Am 28.03.2002 ging bei der Beklagten eine Veränderungsmittelung des Klägers ein, in der er mitteilte, ab dem 07.02.2002 selbstständig zu sein. Die Beklagte hob hierauf die Bewilligung von Leistungen ab dem 07.02.2002 auf und forderte von ihm die bis 31.03.2002 gezahlten Leistungen in Höhe von 1779,74 EUR zurück (Bescheid vom 09.04.2002).

Bereits am 01.02.2002 hatte der Kläger bei seinem Sachbearbeiter vorgesprochen und mitgeteilt, dass er beabsichtige, eine Gaststätte zu übernehmen. Laut Vermerk des Sachbearbeiters habe man mit ihm die Voraussetzungen für die Gewährung von Überbrückungsgeld besprochen. Der Kläger sei darauf hingewiesen worden, dass er das genaue Datum der Aufnahme der Tätigkeit unverzüglich mitzuteilen habe. In dem in den Akten vorliegenden, im Juni 2002 eingegangenen Antrag auf Gewährung von Überbrückungsgeld zur Aufnahme einer selbstständigen Tätigkeit gab der Kläger an, am 07.02.2002 eine selbstständige Tätigkeit in I.-Steinsfurt aufgenommen zu haben. Als Tag der Antragstellung war der 01.02.2002 vermerkt und der Betrieb einer Gast- und Gartenwirtschaft angegeben worden. Aus einer ebenfalls vorliegenden Kopie der Gewerbeanmeldung ergibt sich als Datum des Beginns der angemeldeten Tätigkeit der 26.10.2001. Die Gewerbeanmeldung war vom Kläger am 22.10.2001 unterschrieben worden. Des Weiteren legte der Kläger eine am 07.02.2002 ausgestellte "II. vorläufige Erlaubnis" zum Betrieb einer Schank- und Speisewirtschaft sowie Gartenwirtschaft "M." in S. der Stadt I. vor. In einem Aktenvermerk des Sachbearbeiters Reinhard vom 13.06.2002 war festgehalten worden, dass der Kläger auf Frage angegeben habe, seit 07.02.2002 selbstständig zu sein. Das Gewerbe sei wohl seit 26.10.2001 nur aus rechtlichen Gründen auf ihn angemeldet. Das Lokal habe sein Cousin M. betrieben. Dieser habe keine Aufenthaltsberechtigung und habe sich daher nicht selbstständig machen dürfen. Weil sein Cousin es "nicht geschafft habe" das Lokal richtig zu führen, habe er es nun ab 07.02.2002 übernommen.

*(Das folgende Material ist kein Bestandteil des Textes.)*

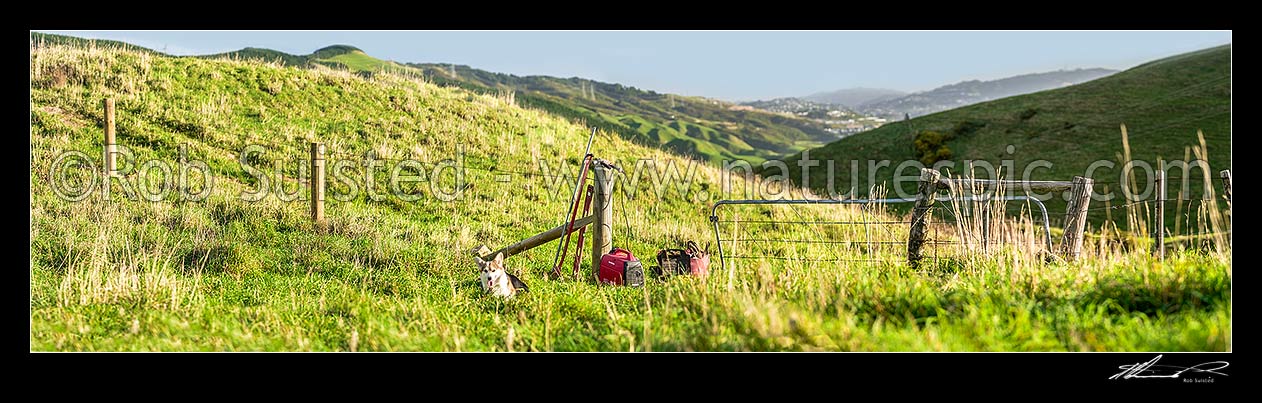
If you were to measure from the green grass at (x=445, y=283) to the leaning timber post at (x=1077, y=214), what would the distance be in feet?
1.42

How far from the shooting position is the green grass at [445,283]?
5.28m

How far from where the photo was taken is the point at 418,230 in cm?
1202

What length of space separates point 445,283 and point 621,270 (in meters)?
2.10

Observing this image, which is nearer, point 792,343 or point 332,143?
point 792,343

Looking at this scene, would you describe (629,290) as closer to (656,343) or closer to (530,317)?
(530,317)

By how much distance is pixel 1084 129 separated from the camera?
33.2 m

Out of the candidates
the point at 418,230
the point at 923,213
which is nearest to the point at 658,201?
the point at 418,230

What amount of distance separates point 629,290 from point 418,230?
17.4ft

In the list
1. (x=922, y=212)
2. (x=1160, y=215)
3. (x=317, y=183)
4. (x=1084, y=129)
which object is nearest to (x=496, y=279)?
(x=922, y=212)

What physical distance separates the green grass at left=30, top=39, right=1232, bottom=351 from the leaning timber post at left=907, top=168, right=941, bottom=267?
0.25 metres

In einem Aktenvermerk vom 10.07.2002 über ein Telefongespräch mit einem Herrn U. vom Wirtschaftskontrolldienst I. war festgehalten worden, dass dieser am 10.01.2002 eine Prüfung der Gaststätte durchgeführt hatte. Diese Prüfung habe gegen Abend stattgefunden, als das Lokal noch nicht geöffnet gewesen sei (Öffnungszeiten 21 Uhr bis 3 Uhr). Ansprechpartner sei der Kläger gewesen, einen anderen Ansprechpartner bzw. einen anderen Geschäftsführer habe er nicht angetroffen. Ein M. sei ihm nicht bekannt.

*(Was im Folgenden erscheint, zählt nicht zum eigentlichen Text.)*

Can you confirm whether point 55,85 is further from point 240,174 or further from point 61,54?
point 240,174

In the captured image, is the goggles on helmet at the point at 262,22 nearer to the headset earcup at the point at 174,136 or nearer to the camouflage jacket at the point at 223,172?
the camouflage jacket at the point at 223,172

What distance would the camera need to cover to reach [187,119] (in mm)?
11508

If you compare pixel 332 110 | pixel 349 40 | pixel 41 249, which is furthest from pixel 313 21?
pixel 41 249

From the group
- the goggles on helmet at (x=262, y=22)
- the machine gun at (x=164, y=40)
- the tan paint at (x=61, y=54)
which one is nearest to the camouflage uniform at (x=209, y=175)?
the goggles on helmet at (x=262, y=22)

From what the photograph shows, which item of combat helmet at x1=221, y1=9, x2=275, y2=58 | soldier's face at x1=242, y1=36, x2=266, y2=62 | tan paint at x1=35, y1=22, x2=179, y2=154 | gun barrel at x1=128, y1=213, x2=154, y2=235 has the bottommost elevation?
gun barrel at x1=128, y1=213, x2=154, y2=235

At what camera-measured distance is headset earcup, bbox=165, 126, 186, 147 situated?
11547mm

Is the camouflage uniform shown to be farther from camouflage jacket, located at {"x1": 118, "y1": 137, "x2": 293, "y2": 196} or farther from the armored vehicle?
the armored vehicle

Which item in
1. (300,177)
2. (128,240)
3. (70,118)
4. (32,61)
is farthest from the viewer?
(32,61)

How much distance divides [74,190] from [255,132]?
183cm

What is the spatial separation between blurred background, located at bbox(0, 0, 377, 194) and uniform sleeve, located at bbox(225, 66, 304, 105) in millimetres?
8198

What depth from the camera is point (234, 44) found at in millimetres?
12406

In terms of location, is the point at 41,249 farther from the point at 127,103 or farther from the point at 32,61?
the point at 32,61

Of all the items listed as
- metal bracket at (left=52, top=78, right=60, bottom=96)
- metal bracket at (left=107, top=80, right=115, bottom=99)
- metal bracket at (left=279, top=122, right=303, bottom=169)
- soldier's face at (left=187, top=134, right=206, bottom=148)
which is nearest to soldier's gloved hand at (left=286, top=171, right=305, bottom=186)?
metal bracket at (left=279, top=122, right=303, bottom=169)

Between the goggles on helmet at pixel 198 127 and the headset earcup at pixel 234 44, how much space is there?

In einem weiteren Aktenvermerk über ein Telefongespräch am 10.07.2002 mit einer Frau L. von der Stadt I. war festgehalten worden, dass die am 07.02.2002 ausgestellte Erlaubnis bereits die zweite vorläufige Erlaubnis gewesen sei, die man dem Kläger erteilt habe. Der Kläger sei im Besitz einer vorläufigen Erlaubnis, die mit der Anmeldung des Gewerbes für die Dauer von drei Monaten erteilt worden sei. Dem Gewerbeamt sei nicht bekannt, dass ein anderer das Lokal geführt habe. Es hätte dann eine Stellvertretererlaubnis beantragt werden müssen. Dies sei jedoch nicht geschehen.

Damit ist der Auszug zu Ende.